QUOTED PASSAGE:

Thursday, June 11, 2015

Nondisclosure Enclosure

The Lie

I finally found a summer job. This morning was orientation, mostly a time to sign some papers and learn about the work I'll be doing. I pulled into the parking lot about 7:50, wheels crunching on gravel, then waited ten minutes and went in. The receptionist called down the hall, and a woman in colorful clothes toddled out, holding a Chinese-style fan. She kept flicking it open and batting it at herself while we walked.

She guided me to a conference room at the end of the hall and told me to take a seat, and to please wait a few minutes while someone else arrived. Then she left. She shut the door behind her.

I looked around. It was a standard workplace meeting room. A kamikaze housefly bopped repeatedly against a fluorescent bulb, the scratched table was empty except for a landline telephone, rigged up for conference calls. It was a large room with two doors: the one I'd entered through and a second one.

The second door opened.

The strangest, most wrinkled little figure I've ever seen scampered in on all fours, hands and feet scrabbling for purchase on the thin carpet. He whimpered -- an oddly high-pitched sound -- and dove under the table. I shoved my chair back, leaning down to stare, but then jerked upright a moment later as the door banged back again against the wall.

WORK TASK 1: Rewrite the orientation-day entry, covering everything from "Thursday, June 11, 2015" down to "while we walked.", with "front-desk clerk" in place of "receptionist".
WORK TASK 2: Carry the orientation-day entry forward from its final sentence.

RECORD SET:
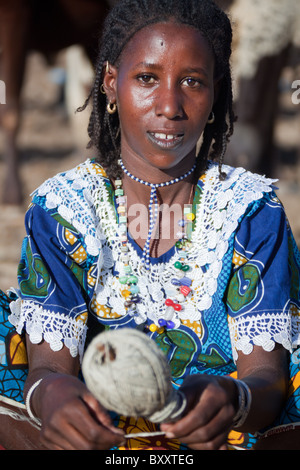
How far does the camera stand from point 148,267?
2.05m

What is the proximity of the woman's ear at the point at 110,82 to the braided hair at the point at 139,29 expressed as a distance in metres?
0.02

---

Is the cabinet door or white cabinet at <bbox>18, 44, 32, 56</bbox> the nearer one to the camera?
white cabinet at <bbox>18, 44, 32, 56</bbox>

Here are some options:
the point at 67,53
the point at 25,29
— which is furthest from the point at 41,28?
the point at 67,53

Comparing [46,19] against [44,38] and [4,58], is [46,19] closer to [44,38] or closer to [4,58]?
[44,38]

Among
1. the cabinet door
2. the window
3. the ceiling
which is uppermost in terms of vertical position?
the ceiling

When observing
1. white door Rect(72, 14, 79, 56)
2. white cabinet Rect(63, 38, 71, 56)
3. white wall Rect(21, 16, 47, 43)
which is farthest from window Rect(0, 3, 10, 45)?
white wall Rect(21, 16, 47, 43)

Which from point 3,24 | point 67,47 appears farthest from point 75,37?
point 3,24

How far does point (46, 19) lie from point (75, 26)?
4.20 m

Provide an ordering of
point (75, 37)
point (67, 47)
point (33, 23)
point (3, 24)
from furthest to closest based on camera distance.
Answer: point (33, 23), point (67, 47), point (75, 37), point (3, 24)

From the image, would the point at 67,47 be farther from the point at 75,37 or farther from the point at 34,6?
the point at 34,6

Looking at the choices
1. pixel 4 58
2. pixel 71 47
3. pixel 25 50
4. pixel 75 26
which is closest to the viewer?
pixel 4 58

ANSWER AREA 1:
Thursday, June 11, 2015

Nondisclosure Enclosure

The Lie

I finally found a summer job. This morning was orientation, mostly a time to sign some papers and learn about the work I'll be doing. I pulled into the parking lot about 7:50, wheels crunching on gravel, then waited ten minutes and went in. The front-desk clerk called down the hall, and a woman in colorful clothes toddled out, holding a Chinese-style fan. She kept flicking it open and batting it at herself while we walked.

ANSWER AREA 2:
Two men rushed in, cursing. They were wearing white hazmat-suits with full plastic visors. One of the men carried what looked like a heavy-duty butterfly net; the other had a kennel-like contraption, and he opened it and set it up in the doorway. Then he took out a retractable cane, like a blind man's cane, and started prodding under the table.

The wrinkled little man -- or whatever he was -- dove straight for my chair. I drew my legs up and hugged my knees. He wrapped his arms around one of the chair legs and curled around it, whimpering something awful.

"Come on, Mowgli," one of the hazmat men said. "You know you have to come back."

The one with the butterfly net unzipped a pocket in the arm of his suit, and held out a handful of food. It looked brown and squishy. I know I recognized the smell, but couldn't quite place it. 'Mowgli' sniffed the air and slowly uncurled from my chair leg, then moved closer to the men, half-circling them. He looked so scared.

Finally, he stuck his nose into the mushy substance in the man's hand, and the man screamed "Gotcha!" and whipped the butterfly net over Mowgli's head. I confess, by this time I was kind of rooting for the poor guy. Mowgli struggled in the net, but the other guy prodded him with the cane, and finally they got him into the kennel and locked it up. Butterfly-hazmat dude gave me a little salute as they carried it out of the room. Mowgli was still whimpering.

A few minutes later, the woman with the Chinese fan returned. She acted like nothing had happened. Did she know?

"Shall we get started?" she asked. "First thing, we have some nondisclosure agreements for you to sign . . . ."



The Truth

Job orientation was today. The business group I'm working for isn't nearly as weird as the company I just lied about, unfortunately.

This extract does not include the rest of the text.